Chronique Sale temps pour les braves de Don Carpenter

Par Christophe Daniel, Librairie La 25e heure, Paris 15e

Les éditions Cambourakis nous offrent un diamant brut et noir avec ce roman de Don Carpenter publié en 1966 aux États-Unis, aujourd’hui traduit en français.

On se demande pourquoi il aura fallu attendre si longtemps pour lire en français le premier roman de Don Carpenter, enfin publié en France, tant sa force, la vérité humaine de ses personnages et la justesse de son écriture en font un livre important de la littérature américaine des années 1960. De la moiteur des salles de billard à celle des hôtels sordides, la vie est violente et l’amour glauque dans la Californie de Carpenter.
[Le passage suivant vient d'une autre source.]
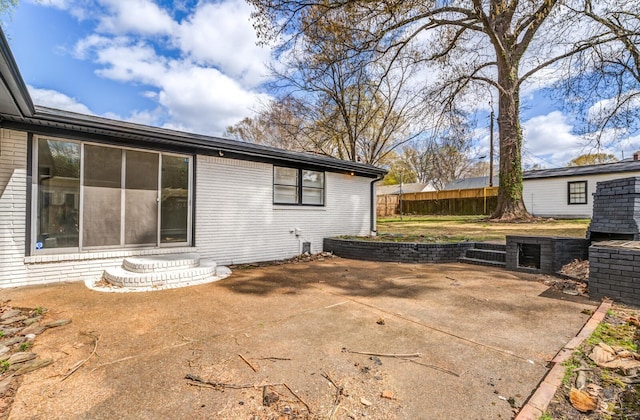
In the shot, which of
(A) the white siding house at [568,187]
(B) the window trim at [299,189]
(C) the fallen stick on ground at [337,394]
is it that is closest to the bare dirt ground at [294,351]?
(C) the fallen stick on ground at [337,394]

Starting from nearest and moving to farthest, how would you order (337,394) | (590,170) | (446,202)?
(337,394) < (590,170) < (446,202)

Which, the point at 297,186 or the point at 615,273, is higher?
the point at 297,186

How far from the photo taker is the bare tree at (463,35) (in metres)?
6.11

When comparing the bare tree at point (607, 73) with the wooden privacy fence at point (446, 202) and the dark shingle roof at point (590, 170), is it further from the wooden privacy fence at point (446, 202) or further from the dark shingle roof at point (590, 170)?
the wooden privacy fence at point (446, 202)

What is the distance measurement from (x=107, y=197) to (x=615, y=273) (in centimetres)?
767

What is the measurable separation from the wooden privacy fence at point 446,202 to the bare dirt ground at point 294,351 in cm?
1880

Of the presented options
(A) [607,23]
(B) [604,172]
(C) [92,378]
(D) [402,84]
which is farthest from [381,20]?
(B) [604,172]

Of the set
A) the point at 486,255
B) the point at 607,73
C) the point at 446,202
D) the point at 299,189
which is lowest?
the point at 486,255

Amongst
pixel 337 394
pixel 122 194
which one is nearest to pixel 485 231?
pixel 337 394

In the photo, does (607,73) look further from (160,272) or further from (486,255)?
(160,272)

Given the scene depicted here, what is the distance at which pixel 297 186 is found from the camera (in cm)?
778

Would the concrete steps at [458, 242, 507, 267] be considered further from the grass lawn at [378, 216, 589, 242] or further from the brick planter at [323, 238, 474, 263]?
the grass lawn at [378, 216, 589, 242]

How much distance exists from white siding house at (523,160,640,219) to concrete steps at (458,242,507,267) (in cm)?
1320

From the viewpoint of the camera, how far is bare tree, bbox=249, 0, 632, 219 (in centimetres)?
611
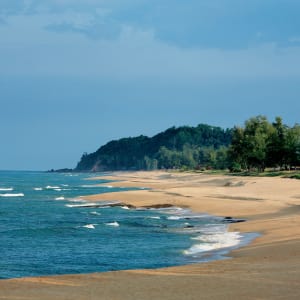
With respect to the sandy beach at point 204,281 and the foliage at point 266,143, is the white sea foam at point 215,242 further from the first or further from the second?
the foliage at point 266,143

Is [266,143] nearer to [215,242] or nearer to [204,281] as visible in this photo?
[215,242]

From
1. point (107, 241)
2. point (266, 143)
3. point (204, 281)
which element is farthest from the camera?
point (266, 143)

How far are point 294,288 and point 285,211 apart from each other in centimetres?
3057

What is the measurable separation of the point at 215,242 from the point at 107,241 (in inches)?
247

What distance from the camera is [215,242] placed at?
30547 mm

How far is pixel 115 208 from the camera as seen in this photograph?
57.1m

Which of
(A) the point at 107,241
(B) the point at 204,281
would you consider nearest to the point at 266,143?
(A) the point at 107,241

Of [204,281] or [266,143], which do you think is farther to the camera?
[266,143]

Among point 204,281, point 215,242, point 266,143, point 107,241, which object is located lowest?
point 107,241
Pas de maison bleue ni de rêve hippie dans les rues de San Francisco. Pour Jack Levitt et Billy Lancing, chaque jour est un combat sans merci contre la fatalité et l’injustice. Un combat qui les conduit de l’orphelinat et la maison de correction à la prison de San Quentin. Les pages écrites par Carpenter sur l’univers carcéral et les rapports entre détenus comptent parmi les plus fortes qu’on ait pu lire sur le sujet – à ranger au côté de Falconer de John Cheever. Pas étonnant que George Pélécanos en fasse dans sa préface un si bel éloge, tant on retrouve chez les deux auteurs, quoique dans un style différent, la même empathie pour les personnages et des thèmes communs. Elle est dure, la pluie qui tombe sur ces garçons et ces filles. Le soleil n’est pas pour eux. Jamais.